Soy estudiante de ingeniería en computación y este foro me ayudo mucho con la clase de Arquitectura de Maquinas Computadoras I, quisiera contribuir con algo, porque se que a mas de una persona le servirá este código.

Cuando empece a buscar en este foro me encontré con varias soluciones muy buenas pero no me servían porque no ponían el código fuente y pienso que el SOFTWARE LIBRE construye una mejor sociedad, no seamos egoístas con el código, Compartamoslo.

Aqui tienen el link
http://www.mediafire.com/?o11w2u7nfd73df9


----------



## fradrada (Sep 15, 2019)

Hola buenas noches.

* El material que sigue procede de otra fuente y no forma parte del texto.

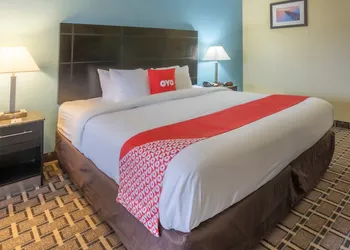 OYO Hotel Knoxville TN Cedar Bluff I-40 hotel thumbnail 6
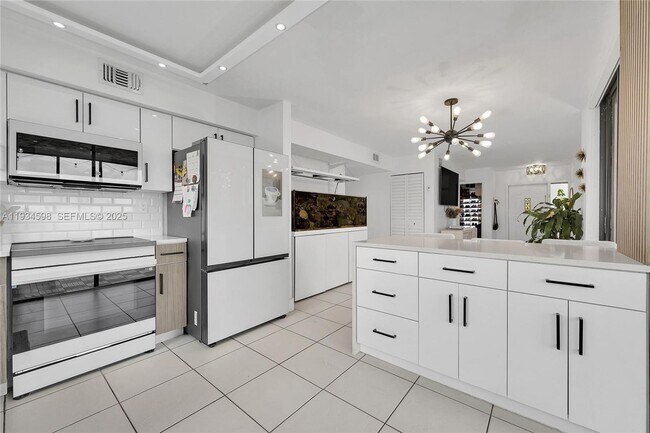 Foto del edificio - 8250 NW 191st St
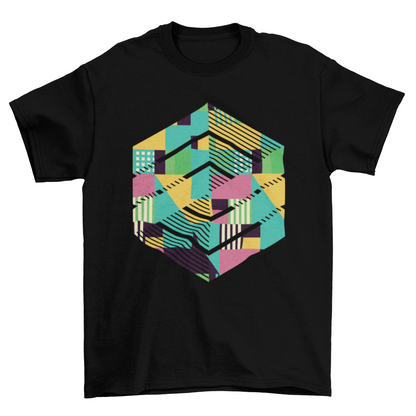 Camiseta abstracta con cubos geométricos de colores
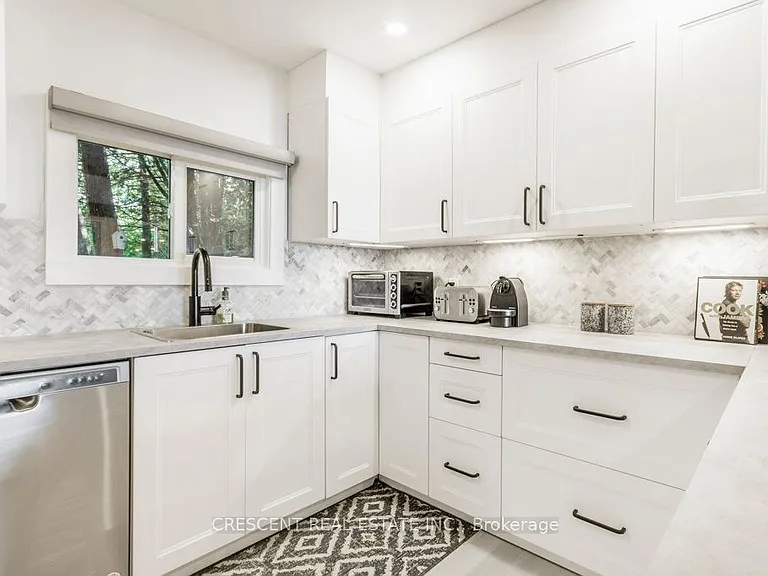 37 Georgian Manor Dr — Photo 12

Podrías compartirnos tu simulación en Proteus por favor ?


----------



## DOSMETROS (Sep 15, 2019)

Su única y última visita fue el 24 de Agosto de 2011 , dudo muchísimo que conteste !


----------



## ricbevi (Sep 15, 2019)

fradrada dijo:


> Hola buenas noches. Podrías compartirnos tu simulación en Proteus por favor ?


¿ Que se supone que es esto que está dentro en el archivo adjunto calc.zip que esta en el primer mensaje?


----------